次の瞬間、リューゼがシャルナを蹴り飛ばした。その反動で大きく距離を取り、クエルスも回避行動に出る。必殺の閃光が頬を掠める感覚に――にやけた笑みさえ浮かべながら。
「当たってはやれなくてね! ――行くぜ!!」
その声と同時――地面を踏み抜かんばかりの震脚と巻き上がった銀色の粉塵に紛れ、リューゼの姿がかき消えた。ただ虚空を駆ける稲妻のような黄色い光だけが、その位置をクエルスたちに知らしめる。
「でえぇあぁぁっ!!」
瞬閃――そして、激震。光は置物の位置を駆け抜け――刹那の後に、リューゼ諸共現れる。
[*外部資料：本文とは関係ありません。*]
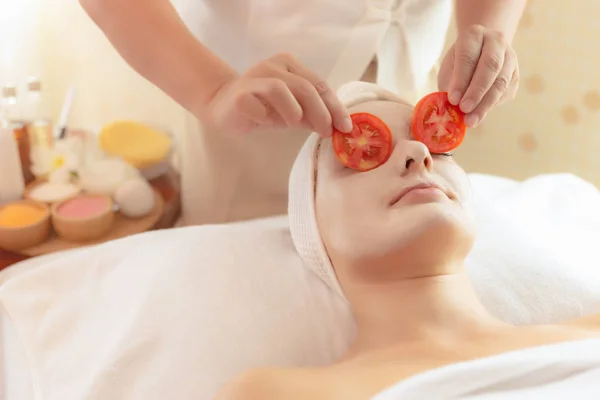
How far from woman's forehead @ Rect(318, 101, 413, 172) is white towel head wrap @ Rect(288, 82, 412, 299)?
0.06 feet

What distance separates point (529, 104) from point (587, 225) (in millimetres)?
Result: 656

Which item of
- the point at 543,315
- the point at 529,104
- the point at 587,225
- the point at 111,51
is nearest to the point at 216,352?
the point at 543,315

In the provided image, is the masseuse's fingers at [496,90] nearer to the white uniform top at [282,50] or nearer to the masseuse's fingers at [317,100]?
the masseuse's fingers at [317,100]

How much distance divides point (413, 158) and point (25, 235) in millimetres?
924

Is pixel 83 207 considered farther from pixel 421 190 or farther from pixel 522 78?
pixel 522 78

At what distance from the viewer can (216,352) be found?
0.94 meters

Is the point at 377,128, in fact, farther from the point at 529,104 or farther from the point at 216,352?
the point at 529,104

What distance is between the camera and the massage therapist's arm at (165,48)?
0.97 meters

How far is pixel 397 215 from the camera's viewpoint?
0.93 metres

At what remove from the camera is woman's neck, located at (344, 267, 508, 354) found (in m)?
0.92

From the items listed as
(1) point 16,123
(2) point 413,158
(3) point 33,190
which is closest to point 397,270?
(2) point 413,158

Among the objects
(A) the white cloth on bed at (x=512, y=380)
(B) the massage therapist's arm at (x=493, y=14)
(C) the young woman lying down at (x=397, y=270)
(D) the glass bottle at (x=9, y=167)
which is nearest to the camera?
(A) the white cloth on bed at (x=512, y=380)

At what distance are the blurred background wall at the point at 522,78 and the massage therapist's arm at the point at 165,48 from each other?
628 mm

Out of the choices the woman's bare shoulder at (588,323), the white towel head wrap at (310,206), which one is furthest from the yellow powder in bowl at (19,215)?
the woman's bare shoulder at (588,323)
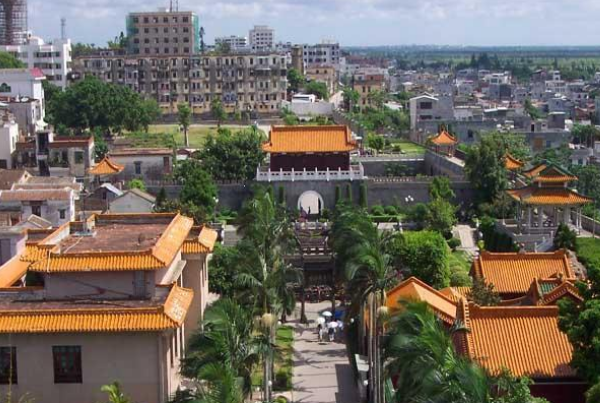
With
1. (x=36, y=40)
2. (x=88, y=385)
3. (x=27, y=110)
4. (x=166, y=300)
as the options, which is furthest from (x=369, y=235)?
(x=36, y=40)

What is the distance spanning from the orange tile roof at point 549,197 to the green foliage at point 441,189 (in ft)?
40.0

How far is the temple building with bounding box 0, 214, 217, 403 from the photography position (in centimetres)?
2233

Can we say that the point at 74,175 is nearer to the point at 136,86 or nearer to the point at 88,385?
the point at 88,385

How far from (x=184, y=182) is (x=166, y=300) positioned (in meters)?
33.2

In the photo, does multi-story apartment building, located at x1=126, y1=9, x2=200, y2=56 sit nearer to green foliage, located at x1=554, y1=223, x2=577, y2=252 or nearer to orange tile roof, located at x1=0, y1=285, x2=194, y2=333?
green foliage, located at x1=554, y1=223, x2=577, y2=252

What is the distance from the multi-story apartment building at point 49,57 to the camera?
106 meters

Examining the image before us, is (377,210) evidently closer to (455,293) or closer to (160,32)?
(455,293)

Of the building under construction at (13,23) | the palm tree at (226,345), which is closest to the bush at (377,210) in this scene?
the palm tree at (226,345)

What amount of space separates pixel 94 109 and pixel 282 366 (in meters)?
53.6

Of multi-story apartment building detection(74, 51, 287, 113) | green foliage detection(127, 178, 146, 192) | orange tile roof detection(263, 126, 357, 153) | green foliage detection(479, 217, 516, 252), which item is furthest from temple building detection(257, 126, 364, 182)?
multi-story apartment building detection(74, 51, 287, 113)

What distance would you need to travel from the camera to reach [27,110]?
70.8 meters

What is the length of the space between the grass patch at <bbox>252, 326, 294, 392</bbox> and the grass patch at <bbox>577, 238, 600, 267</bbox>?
429 inches

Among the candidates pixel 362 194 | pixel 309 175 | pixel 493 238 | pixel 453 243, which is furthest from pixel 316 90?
pixel 493 238

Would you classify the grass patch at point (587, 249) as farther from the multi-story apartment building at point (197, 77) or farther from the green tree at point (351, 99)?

一瞬遅れ――爆発。
「おう、倒せるもんだ!」
砕け散る石の欠片の向こうに、唇を吊り上げるリューゼが覗く。その行動と戦闘力に、まずは彼を排除しようとしたのか、置物がリューゼに振り返った。
だが。
「あたしのことを忘れてない!?」
少年の口から発されるはずもない、やや高いハスキーな声。体勢を立て直したシャルナが、呪文を組み立てていた。
「防御力が高いなら――消すだけよ!」
その言葉と共に、残った置物を青い光が包み込む。シャルナの口から紡がれる祝詞は、魔術師が使う補助魔法。
「ルカニッ!」
皮膚、装甲を柔らかくして――防御能力を下げる、一流術士への登竜門とされる呪文だった。
「クエルス!」
「分かってるよ――」
その効果が現れるや否や、クエルスは思いっきり走り出した。
「いつまでも、いつまでも――」
「――どこの誰とも分からねえようなクソガキに、勇者が負けちゃいらんねえんだよっ!!」
大地を踏み込み放たれる、クエルス必殺の強烈な飛び斬り。剣をへし折ってしまうのではないかと思われるほどの威力を秘めたその斬撃は、まさに必殺――
「――決めるっ!!」
直撃、そして――
――爆音。
クエルスの一撃が、試練の置物を打ち砕いた。
「……うああ、やっと倒したあぁ……」
「やっと倒したって、お前なあ……」
敵を打ち倒し、どうっと座り込んだクエルスの前に、リューゼが呆れ顔でやってきた。見上げたクエルスに、リューゼは半分頭を抱えて返す。
「誰がどこの誰とも分かんねえクソガキだ、人をダシに使いやがって」
「いや、悪ぃ……カッコつけたセリフを探そうと思ってたら、つい……」
「あの状況でカッコつけることまで回ったお前の頭に感心するよ」
「そういうお前だって――」
「はいはい、そこまで」
論戦を始めかけた男性陣に、シャルナが手を叩いて割って入る。ああ? と妙な声を上げて振り返った二人に、シャルナは指を突き出した。
「こんなところでモメてても仕方ないでしょ? とりあえず、旅の扉に入って、新天地に着いてからにしなさい」
「…………」
妙な所で進行役となったシャルナに顔を見合わせ――二人は同時に噴き出した。